San Francisco Chronicle columnist Jon Carroll was Clay Felker's West Coast editor of the Village Voice and an early hire at New West, Felker's attempt in the late 1970s to invent a magazine that would appeal to Southern and Northern California. It didn't work, but Carroll has good memories of Felker, who died Tuesday. He recounts them in today's column:
He had a wonderful knack for finding talent and turning it loose. He wanted good people to get better. He had a million ideas. I remember one editorial meeting when he emptied his back pocket of slips of paper, matchbook papers, meal receipts, each of them containing a few words in the familiar Felker scrawl. A story idea on every scrap....The first issue of New West was put together in a white-hot, alcohol-fueled burst of energy. (Not Clay, though; I never saw him drink.) No one had a precise job description, exactly, so everyone did everything. Felker was everywhere, yelling and fretting. He stayed at the Beverly Hills Hotel. I remember having breakfast with him once, and then catching a ride with him down to the New West offices, which were on Wilshire Boulevard in Beverly Hills, a block from Rodeo Drive. Felker always wanted to be where the action, perceived or real, was.
Driving with Clay was not an experience to be missed - or repeated. He drove slowly and talked continually. I was terrified the whole 2 miles. (I once took a 100-mile-an-hour drive on Interstate 5 with another famous editor, Scott Newhall, who also talked a lot.
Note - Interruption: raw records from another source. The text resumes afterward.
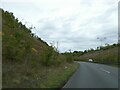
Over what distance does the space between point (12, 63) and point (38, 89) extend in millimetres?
6308

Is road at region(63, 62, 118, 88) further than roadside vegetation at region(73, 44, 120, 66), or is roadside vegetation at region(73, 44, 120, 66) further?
roadside vegetation at region(73, 44, 120, 66)

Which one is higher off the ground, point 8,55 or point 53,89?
point 8,55

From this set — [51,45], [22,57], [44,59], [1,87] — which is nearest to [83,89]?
[1,87]

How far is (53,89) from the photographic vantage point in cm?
1608

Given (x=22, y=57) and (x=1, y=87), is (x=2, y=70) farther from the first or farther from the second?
(x=22, y=57)

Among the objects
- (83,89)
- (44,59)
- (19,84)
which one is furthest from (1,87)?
(44,59)

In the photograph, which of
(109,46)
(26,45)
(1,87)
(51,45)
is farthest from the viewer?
(109,46)

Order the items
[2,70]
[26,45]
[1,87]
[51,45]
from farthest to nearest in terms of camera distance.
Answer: [51,45] → [26,45] → [2,70] → [1,87]

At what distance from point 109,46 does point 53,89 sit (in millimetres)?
151385

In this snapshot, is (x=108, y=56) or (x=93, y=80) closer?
(x=93, y=80)

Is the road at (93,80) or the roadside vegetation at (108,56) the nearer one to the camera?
the road at (93,80)

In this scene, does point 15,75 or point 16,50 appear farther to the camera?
point 16,50

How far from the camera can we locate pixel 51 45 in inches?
1320

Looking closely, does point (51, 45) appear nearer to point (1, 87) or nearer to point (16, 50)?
point (16, 50)
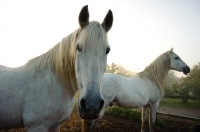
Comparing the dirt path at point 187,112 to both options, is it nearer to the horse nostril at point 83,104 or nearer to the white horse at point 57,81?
the white horse at point 57,81

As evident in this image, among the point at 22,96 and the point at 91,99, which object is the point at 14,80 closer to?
the point at 22,96

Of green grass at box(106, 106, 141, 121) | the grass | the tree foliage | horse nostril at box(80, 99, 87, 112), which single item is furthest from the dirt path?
horse nostril at box(80, 99, 87, 112)

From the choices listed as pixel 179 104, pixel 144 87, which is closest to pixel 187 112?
pixel 179 104

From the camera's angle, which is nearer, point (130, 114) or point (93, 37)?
point (93, 37)

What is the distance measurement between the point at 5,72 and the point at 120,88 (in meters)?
3.68

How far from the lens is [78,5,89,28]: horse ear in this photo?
6.11ft

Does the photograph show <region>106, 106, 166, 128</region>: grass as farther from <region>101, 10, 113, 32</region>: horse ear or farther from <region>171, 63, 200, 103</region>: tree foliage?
<region>171, 63, 200, 103</region>: tree foliage

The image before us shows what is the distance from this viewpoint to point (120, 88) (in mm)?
4859

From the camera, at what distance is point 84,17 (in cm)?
191

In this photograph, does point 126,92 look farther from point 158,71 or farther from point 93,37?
point 93,37

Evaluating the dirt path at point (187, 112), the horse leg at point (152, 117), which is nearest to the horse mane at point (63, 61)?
the horse leg at point (152, 117)

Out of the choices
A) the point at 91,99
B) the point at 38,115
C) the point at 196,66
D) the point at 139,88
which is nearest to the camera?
the point at 91,99

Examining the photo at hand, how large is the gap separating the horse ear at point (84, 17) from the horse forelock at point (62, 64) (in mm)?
190

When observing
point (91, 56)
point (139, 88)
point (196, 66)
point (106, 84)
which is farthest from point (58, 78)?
point (196, 66)
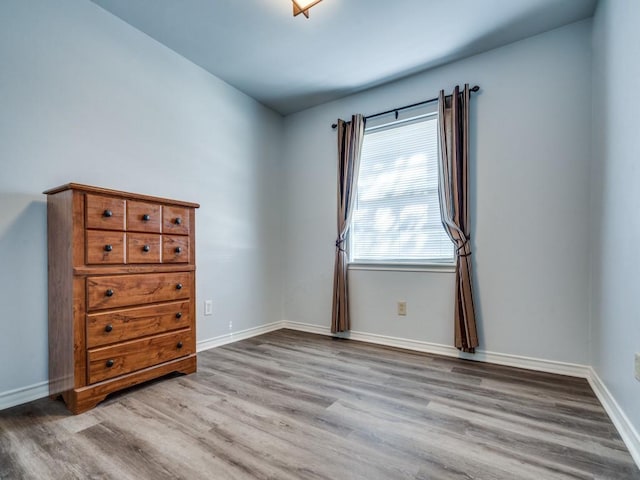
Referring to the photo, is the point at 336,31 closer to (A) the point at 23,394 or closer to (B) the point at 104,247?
(B) the point at 104,247

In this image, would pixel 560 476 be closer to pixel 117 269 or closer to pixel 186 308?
pixel 186 308

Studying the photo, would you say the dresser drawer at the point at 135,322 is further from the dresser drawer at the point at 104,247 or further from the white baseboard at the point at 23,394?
the white baseboard at the point at 23,394

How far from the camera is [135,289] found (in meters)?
1.89

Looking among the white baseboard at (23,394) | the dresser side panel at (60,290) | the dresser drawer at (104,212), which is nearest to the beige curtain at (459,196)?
the dresser drawer at (104,212)

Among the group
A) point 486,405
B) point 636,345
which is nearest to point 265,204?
point 486,405

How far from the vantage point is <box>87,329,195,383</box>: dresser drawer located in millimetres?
1699

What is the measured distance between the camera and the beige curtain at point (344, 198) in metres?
3.04

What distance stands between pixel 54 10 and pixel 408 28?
7.42 ft

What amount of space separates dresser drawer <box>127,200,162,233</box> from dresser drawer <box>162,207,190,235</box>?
4 cm

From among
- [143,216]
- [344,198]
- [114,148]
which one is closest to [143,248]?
[143,216]

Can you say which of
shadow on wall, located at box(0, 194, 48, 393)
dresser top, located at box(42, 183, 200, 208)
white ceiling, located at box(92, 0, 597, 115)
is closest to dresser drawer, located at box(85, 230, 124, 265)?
dresser top, located at box(42, 183, 200, 208)

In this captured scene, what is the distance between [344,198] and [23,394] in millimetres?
2644

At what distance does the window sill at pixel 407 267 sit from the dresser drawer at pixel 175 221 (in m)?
1.59

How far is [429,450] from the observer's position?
4.35ft
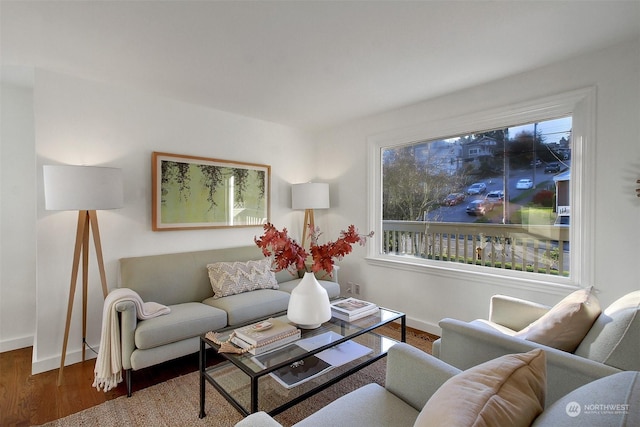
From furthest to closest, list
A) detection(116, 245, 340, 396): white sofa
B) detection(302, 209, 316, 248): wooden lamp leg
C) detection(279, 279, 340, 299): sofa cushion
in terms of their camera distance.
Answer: detection(302, 209, 316, 248): wooden lamp leg, detection(279, 279, 340, 299): sofa cushion, detection(116, 245, 340, 396): white sofa

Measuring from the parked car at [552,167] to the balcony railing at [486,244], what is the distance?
455mm

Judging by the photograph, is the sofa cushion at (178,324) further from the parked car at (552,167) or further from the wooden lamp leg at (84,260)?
the parked car at (552,167)

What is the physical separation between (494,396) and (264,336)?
132 centimetres

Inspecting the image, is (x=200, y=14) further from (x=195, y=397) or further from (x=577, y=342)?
(x=577, y=342)

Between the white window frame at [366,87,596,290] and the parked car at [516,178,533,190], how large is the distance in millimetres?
306

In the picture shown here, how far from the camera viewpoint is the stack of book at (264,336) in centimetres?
175

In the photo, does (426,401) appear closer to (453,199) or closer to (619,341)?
(619,341)

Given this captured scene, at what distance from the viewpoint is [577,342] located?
1.43m

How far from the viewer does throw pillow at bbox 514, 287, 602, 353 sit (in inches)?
56.2

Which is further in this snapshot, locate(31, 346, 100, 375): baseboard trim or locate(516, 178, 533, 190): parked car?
locate(516, 178, 533, 190): parked car

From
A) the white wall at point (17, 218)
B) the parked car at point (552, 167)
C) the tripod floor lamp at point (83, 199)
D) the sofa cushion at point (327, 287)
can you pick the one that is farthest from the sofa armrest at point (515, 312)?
the white wall at point (17, 218)

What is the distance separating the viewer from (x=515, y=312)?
2.04 metres

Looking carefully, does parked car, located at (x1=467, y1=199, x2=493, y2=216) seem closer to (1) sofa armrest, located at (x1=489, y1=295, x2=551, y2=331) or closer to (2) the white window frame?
(2) the white window frame

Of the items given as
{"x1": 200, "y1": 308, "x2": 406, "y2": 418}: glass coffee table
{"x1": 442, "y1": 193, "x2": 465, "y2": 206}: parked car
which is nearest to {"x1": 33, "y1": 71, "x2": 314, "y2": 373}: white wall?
{"x1": 200, "y1": 308, "x2": 406, "y2": 418}: glass coffee table
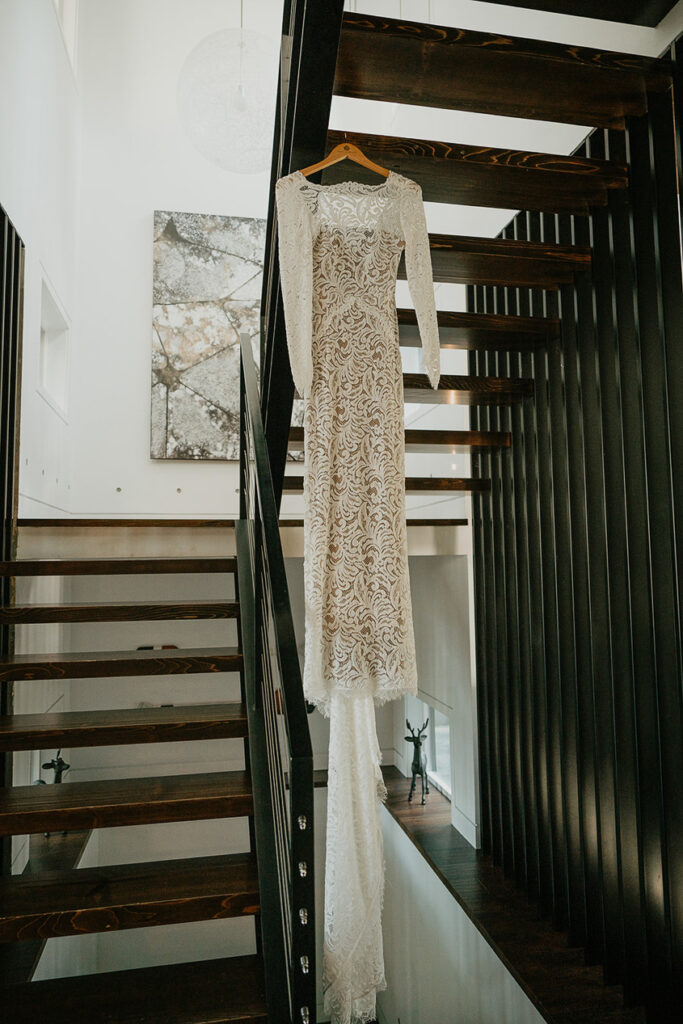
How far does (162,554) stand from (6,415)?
1034mm

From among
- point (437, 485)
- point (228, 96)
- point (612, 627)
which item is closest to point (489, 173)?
point (612, 627)

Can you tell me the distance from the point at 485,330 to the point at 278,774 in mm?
1886

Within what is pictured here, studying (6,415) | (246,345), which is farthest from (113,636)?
(246,345)

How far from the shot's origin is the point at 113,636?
209 inches

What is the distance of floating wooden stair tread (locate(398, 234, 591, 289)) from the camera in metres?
2.38

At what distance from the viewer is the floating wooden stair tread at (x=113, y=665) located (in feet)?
7.93

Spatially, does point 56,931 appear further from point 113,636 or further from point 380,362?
point 113,636

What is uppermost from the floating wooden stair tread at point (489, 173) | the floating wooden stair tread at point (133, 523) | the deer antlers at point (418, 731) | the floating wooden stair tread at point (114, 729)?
the floating wooden stair tread at point (489, 173)

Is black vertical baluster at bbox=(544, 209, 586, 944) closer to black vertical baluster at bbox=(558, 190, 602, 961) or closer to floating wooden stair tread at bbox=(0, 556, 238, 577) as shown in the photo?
black vertical baluster at bbox=(558, 190, 602, 961)

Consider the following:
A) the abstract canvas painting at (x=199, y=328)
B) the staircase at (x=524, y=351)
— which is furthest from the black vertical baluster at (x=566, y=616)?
the abstract canvas painting at (x=199, y=328)

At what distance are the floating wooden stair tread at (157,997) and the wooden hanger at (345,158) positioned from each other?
231cm

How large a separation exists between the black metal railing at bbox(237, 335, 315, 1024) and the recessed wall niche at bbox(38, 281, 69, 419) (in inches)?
116

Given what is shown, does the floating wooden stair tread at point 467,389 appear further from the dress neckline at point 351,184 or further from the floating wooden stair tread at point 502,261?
the dress neckline at point 351,184

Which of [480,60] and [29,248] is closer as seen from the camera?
[480,60]
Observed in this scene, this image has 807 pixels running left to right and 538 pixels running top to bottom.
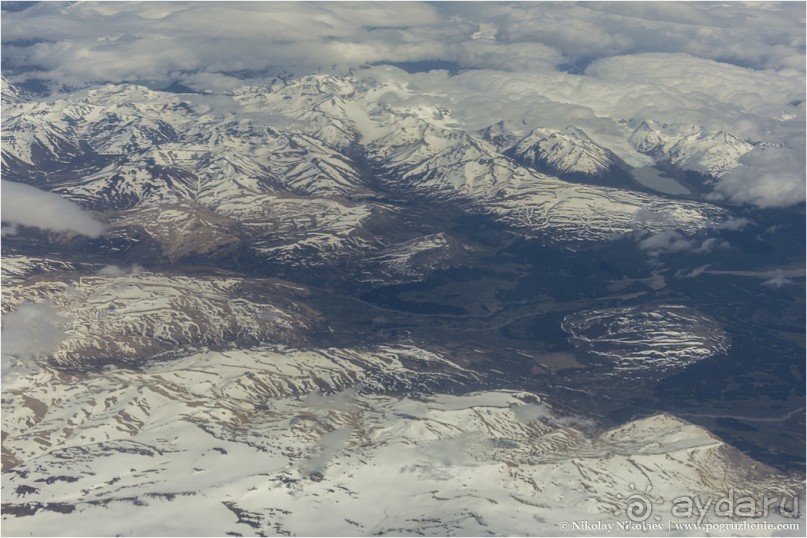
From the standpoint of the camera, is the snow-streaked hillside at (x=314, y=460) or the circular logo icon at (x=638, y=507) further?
the circular logo icon at (x=638, y=507)

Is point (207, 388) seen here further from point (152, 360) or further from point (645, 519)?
point (645, 519)

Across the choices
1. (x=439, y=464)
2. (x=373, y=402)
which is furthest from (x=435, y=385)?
(x=439, y=464)

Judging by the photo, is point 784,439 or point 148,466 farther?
point 784,439

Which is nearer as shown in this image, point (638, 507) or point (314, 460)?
point (638, 507)

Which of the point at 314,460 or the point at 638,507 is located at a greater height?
the point at 314,460

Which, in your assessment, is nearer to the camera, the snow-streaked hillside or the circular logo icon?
the snow-streaked hillside

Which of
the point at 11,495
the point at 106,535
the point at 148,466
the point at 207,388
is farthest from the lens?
the point at 207,388

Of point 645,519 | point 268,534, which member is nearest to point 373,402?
point 268,534

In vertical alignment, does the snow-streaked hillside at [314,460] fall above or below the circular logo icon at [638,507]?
above

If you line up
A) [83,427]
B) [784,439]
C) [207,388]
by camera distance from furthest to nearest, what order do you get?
[784,439]
[207,388]
[83,427]

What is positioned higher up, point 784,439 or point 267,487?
point 267,487

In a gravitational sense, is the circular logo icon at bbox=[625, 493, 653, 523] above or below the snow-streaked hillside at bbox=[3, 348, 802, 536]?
below
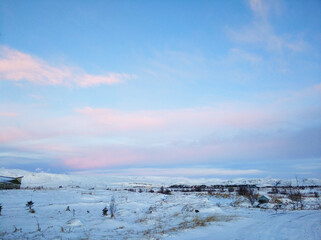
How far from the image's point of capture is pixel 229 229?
11.7 meters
It's hard to say which experience was more frightening - although, since Newhall had a wooden leg, I guess he wins.)
When the first issue of New West came out, Clay gave every editor a golden spike with the issue date on it. Gold-plated, really, but an honest-to-God spike, heavy as a hardball. I still have it.
There are L.A. media people who remember New West (and its later re-christening as California) as some of their funnest time in journalism.